But while Virginia and the local corps office have backed the plan, others maintain the risk of introducing a foreign species is too high.
Officials with the Environmental Protection Agency and the National Oceanic and Atmospheric Administration said they are considering whether to join the Fish and Wildlife Service in appealing the local corps’ OK to headquarters in Washington, which would have final say on the permit.
After the final ruling by the corps, the plan still could be blocked by a lawsuit by environmental groups or other interested parties.
The Maryland Department of Natural Resources lacks the right to appeal the corps ruling, said a spokesman. But the agency has concerns about the project and agrees with the three federal agencies that a decision should be postponed until a National Academy of Sciences report on the subject is released. That report is due in August.
Critics note that the process of sterilizing the 1 million oysters could still leave as many as 1,000 of them able to reproduce. If they did, and their offspring got free in the bay, they could not only muscle out the native oyster but spread up and down the East Coast.

# Written exercise 1
Write out, without changes, the rows from the line with "Evaluate for Plasmodium parasites." to the line with "- Parasite count: 109".
# Written exercise 2
Extend the passage about the foreign oyster plan, picking up after its last sentence.

# Material for the task
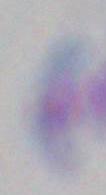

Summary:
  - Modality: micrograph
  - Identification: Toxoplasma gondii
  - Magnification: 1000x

==

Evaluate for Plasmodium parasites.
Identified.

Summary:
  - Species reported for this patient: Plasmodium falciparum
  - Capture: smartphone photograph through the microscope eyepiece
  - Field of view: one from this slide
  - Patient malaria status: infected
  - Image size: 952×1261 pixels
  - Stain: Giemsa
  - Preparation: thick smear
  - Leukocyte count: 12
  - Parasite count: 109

# Written reply 1
Evaluate for Plasmodium parasites.
Identified.

Summary:
  - Species reported for this patient: Plasmodium falciparum
  - Capture: smartphone photograph through the microscope eyepiece
  - Field of view: one from this slide
  - Patient malaria status: infected
  - Image size: 952×1261 pixels
  - Stain: Giemsa
  - Preparation: thick smear
  - Leukocyte count: 12
  - Parasite count: 109

# Written reply 2
“It could affect not only the bay but the whole Atlantic Coast,” Thompson said.
She and others noted that Maryland and the federal government are spending millions to combat problems caused by nonnative species introduced to the area, such as the beaver-like nutria that are destroying parts of the Blackwater National Wildlife Refuge.
“There are a lot of unforeseeable potential consequences,” said Peter Marx, a spokesman for the EPA’s Chesapeake Bay Program.
But the president of the Maryland Watermen’s Association said those fears are overblown with the Asian oyster.
“The (Asian) oyster is a first cousin with ours. It eats and (excretes) the same stuff ours does,” so it should not pose an environmental threat, said Larry Simns.